Our writer in Bangkok Tim Pfaff reports: "Waaaay down in my exploding Twitter timeline, two items in a row saluted the King of Rock, Elvis Presley, who died 41 years to the day before the Queen of Soul, Aretha Franklin, did last Thursday. I leave that for the astrologers to explain, but it got my attention.

"The first time I heard Aretha was just after breaking away from home, driving a 1959 DeSoto much too fast because 'Since You've Been Gone' was on the radio, and all of me swelled up. Not long after, I hitchhiked 250 miles to Minneapolis to hear her for myself. The packed crowd in Northrop Auditorium was on edge after the announcement, 'Miss Franklin is ill. She wants to perform for you, but-' But something, because no one left.

"Five warm-up acts and a change of day on the calendar later, Aretha appeared, if, she confessed, missing an octave on either end of her range, leaving her three. For the next hour she tore the place apart, nothing missing that anyone noticed.

"Aretha has always retained the crown she's now taken off to Glory. We were prepared for her departure, but my Bangkok neighbors may have wondered what came over me those last days.
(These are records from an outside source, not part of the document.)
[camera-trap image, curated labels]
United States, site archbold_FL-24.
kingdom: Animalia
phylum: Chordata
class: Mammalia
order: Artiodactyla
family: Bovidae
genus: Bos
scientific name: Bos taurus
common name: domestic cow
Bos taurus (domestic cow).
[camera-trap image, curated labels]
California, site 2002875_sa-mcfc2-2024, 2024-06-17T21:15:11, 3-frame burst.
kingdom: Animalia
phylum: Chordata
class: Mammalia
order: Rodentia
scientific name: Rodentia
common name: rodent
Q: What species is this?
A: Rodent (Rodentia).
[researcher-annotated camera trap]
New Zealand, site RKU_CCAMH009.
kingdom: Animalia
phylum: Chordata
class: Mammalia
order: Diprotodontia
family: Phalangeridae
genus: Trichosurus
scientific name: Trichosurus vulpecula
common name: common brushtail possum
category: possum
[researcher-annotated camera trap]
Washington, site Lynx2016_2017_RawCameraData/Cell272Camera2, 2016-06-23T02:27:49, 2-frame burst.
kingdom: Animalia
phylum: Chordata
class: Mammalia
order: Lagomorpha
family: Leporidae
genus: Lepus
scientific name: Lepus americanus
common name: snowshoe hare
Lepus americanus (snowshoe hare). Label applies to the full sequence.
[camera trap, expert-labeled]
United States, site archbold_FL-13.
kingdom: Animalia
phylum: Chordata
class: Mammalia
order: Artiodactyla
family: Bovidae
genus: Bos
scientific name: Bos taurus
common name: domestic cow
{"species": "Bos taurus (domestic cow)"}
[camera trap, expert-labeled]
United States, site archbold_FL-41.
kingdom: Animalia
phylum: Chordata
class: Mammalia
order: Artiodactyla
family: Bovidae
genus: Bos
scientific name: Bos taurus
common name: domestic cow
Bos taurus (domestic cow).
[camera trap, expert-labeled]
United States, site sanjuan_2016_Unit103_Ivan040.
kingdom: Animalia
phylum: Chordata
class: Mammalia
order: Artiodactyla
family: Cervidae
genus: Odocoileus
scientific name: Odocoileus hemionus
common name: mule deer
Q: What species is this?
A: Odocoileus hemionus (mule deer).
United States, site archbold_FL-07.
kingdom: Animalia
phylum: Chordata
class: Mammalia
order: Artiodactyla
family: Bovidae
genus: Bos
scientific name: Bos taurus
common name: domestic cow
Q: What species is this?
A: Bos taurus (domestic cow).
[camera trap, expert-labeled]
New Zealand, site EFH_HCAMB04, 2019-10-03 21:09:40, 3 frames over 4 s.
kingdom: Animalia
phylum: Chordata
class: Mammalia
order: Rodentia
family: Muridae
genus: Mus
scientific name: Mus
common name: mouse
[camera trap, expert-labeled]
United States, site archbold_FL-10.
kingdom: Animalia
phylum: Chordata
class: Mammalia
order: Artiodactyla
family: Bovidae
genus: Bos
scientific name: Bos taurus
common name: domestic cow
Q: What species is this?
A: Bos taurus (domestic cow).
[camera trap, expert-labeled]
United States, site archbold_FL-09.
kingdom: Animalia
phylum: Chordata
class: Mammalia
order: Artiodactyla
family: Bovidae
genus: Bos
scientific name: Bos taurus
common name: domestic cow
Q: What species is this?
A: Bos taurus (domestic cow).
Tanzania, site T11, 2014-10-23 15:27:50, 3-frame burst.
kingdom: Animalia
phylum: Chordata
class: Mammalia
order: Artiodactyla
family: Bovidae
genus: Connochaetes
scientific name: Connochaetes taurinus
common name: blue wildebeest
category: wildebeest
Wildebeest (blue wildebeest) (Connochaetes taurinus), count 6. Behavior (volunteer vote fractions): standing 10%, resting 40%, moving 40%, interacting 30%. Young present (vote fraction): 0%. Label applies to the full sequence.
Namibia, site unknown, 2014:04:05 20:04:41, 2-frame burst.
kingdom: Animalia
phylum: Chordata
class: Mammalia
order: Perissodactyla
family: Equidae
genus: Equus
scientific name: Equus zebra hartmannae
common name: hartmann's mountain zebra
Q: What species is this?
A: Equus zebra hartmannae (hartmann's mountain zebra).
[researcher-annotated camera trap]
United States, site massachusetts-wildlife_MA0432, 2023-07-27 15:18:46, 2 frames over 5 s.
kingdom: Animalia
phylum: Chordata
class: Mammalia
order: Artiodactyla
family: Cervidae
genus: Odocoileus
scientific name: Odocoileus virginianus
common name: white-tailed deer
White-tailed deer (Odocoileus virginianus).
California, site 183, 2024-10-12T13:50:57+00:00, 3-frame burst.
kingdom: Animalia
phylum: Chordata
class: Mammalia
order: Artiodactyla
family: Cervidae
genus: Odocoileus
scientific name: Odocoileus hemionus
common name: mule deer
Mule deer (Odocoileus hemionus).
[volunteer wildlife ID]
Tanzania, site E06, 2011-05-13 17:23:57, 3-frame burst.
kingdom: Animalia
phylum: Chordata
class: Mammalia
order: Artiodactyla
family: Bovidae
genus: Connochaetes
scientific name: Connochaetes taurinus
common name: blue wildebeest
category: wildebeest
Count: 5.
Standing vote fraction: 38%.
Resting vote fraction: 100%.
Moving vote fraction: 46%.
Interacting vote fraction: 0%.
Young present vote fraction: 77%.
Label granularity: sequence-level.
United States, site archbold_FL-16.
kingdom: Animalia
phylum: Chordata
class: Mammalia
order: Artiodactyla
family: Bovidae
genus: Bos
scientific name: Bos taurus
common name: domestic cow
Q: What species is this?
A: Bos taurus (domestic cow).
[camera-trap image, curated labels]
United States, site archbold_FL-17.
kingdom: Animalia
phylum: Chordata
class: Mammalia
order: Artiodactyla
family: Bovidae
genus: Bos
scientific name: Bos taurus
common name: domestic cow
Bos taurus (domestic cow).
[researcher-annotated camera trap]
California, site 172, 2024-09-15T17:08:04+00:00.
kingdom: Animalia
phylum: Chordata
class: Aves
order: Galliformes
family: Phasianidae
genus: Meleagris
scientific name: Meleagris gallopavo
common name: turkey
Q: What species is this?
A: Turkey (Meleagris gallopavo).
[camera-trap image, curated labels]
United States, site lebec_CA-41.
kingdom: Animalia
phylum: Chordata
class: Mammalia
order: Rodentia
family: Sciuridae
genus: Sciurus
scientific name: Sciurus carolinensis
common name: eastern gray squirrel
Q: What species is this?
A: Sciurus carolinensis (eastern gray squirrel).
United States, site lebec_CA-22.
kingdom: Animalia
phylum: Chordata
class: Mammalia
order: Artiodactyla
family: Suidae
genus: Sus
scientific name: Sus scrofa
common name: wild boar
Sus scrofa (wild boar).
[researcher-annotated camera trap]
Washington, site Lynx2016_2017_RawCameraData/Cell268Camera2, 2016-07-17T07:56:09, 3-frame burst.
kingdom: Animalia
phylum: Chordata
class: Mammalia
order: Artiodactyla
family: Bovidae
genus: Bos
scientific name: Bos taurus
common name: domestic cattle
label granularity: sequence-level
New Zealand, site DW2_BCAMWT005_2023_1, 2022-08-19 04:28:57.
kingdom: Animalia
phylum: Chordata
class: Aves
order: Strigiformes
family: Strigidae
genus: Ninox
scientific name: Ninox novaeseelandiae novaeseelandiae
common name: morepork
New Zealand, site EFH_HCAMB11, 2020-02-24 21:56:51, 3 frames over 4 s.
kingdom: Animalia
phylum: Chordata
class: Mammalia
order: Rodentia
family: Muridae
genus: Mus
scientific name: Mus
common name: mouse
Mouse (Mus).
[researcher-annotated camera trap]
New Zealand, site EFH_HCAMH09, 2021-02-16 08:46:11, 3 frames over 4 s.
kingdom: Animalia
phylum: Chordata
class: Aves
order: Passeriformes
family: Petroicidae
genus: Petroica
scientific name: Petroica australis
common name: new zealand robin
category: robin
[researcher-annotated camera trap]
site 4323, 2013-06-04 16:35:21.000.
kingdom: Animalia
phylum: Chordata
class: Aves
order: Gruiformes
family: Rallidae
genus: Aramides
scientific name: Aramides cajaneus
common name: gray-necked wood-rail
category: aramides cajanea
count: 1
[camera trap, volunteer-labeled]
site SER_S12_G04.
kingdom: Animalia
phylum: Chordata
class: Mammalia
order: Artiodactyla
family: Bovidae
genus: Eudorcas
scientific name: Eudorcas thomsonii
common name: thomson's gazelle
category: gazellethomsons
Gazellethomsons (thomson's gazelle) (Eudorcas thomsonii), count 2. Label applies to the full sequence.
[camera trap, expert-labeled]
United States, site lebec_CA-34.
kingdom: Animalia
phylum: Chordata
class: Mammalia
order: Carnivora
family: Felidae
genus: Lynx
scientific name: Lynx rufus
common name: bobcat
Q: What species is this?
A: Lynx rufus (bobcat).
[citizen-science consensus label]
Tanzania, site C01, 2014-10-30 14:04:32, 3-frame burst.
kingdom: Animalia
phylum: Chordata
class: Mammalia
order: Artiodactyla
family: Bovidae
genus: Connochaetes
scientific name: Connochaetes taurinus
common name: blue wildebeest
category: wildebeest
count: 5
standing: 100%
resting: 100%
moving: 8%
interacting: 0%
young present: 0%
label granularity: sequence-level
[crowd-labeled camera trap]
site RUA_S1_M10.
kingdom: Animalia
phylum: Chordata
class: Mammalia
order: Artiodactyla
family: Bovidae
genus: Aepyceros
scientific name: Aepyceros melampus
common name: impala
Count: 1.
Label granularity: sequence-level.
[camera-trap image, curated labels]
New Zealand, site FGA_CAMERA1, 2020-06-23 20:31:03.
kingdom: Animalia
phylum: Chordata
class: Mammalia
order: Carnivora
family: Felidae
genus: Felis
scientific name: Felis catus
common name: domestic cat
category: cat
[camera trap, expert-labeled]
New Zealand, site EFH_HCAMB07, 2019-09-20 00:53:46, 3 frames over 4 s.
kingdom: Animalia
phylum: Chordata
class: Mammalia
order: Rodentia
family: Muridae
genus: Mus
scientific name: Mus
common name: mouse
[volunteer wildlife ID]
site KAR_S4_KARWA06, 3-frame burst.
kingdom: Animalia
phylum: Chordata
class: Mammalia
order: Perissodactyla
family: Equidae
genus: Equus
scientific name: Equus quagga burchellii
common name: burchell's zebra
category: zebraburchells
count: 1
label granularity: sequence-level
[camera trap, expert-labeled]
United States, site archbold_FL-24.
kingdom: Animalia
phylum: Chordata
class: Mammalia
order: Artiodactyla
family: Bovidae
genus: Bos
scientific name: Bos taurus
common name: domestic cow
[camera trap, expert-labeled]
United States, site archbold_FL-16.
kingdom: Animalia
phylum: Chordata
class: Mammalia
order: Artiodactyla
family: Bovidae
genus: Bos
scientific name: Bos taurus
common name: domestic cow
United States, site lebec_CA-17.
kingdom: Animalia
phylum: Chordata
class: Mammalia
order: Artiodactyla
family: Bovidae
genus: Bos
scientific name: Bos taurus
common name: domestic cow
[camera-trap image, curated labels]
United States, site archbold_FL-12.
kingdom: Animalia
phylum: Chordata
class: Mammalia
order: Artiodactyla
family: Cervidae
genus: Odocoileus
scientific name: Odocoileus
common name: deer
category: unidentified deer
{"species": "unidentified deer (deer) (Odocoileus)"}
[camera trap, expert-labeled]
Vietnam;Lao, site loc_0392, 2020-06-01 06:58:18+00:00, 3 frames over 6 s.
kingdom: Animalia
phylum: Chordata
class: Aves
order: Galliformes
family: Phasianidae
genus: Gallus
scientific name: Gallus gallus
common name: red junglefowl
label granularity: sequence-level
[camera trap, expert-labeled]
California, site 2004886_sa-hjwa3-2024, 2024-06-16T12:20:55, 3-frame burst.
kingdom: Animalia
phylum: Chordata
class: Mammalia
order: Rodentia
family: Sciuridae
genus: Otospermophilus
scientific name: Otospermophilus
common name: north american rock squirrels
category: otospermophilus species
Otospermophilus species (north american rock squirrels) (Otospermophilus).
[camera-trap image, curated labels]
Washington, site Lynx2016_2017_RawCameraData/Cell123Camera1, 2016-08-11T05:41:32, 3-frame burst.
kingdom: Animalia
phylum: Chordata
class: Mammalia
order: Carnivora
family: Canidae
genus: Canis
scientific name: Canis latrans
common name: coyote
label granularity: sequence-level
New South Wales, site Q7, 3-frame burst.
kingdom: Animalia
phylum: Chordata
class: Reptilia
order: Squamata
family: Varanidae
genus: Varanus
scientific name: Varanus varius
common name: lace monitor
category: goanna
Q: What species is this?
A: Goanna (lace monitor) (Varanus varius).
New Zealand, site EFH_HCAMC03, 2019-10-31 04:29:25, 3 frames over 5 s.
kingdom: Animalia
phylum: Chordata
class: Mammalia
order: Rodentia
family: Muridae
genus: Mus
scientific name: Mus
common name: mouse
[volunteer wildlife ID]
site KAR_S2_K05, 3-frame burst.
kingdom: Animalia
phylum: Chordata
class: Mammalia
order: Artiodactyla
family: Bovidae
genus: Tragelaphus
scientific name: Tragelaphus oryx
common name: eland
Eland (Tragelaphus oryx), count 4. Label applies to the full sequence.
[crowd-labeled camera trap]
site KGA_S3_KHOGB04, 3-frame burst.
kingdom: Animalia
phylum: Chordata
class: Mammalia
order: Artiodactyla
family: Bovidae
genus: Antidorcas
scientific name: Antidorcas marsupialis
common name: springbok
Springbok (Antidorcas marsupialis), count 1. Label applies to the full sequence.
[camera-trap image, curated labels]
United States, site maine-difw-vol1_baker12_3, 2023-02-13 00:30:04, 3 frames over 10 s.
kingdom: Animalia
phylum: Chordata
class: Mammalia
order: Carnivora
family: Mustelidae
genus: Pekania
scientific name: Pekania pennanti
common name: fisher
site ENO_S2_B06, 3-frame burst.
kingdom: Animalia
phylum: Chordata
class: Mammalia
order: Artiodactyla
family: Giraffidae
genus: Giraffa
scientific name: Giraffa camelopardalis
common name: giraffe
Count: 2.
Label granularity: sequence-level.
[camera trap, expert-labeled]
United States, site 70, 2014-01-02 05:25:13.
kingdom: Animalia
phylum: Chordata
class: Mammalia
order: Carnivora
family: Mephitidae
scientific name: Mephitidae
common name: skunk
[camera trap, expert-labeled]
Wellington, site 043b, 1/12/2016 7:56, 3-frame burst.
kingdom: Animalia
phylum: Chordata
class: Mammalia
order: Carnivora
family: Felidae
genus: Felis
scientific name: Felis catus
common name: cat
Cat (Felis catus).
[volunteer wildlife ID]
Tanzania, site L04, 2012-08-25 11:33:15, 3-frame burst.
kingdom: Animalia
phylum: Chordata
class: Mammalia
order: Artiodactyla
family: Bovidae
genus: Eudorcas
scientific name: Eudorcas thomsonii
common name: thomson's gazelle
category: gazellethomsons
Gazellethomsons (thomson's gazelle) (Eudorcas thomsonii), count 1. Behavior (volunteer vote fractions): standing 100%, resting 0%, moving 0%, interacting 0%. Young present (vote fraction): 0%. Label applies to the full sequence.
Listening to me listening to big-voiced ladies was nothing new, but this voice irritated no one and prompted queries in the elevator.

"That Thursday night, I signed off with the 13-minute 'Amazing Grace' she sang for the congregation at her father's Detroit church in January 1972, from a two-LP set I bought new. I thought I'd leave it there, but come morning the tributes were still taking up whole-hour news blocks.

"Since she's been gone, I've mostly listened to 'People Get Ready' ('for the train to Jordan'), about the right uses of religion. Just when I thought I had reached saturation, some station punked me with a song I also bought new on LP, in 1970, and its thunder-clap piano intro squeezed projectile tears out of me. On TV, people who had days to prepare their remarks were tongue-tied when not completely at a loss for words. Then, as if from 'over Jordan,' Aretha sang the right ones: 'You Send Me.'"

Photojournalist Cornelius Washington writes: "As a child, living in New Orleans less than a mile away from the docks of the Mississippi River, living above a bar and lounge, I grew up living day and night for the sound of Aretha Franklin's voice. As a dancer and choreographer, to me her sound was the root and foundation to enticing the world to give in and let go. She transcended genres and mindsets around race, gender and socio-economic class structures.

"Aretha Franklin will forever be the sound of the African diaspora. She will forever be the Queen of Soul. Long live the Queen."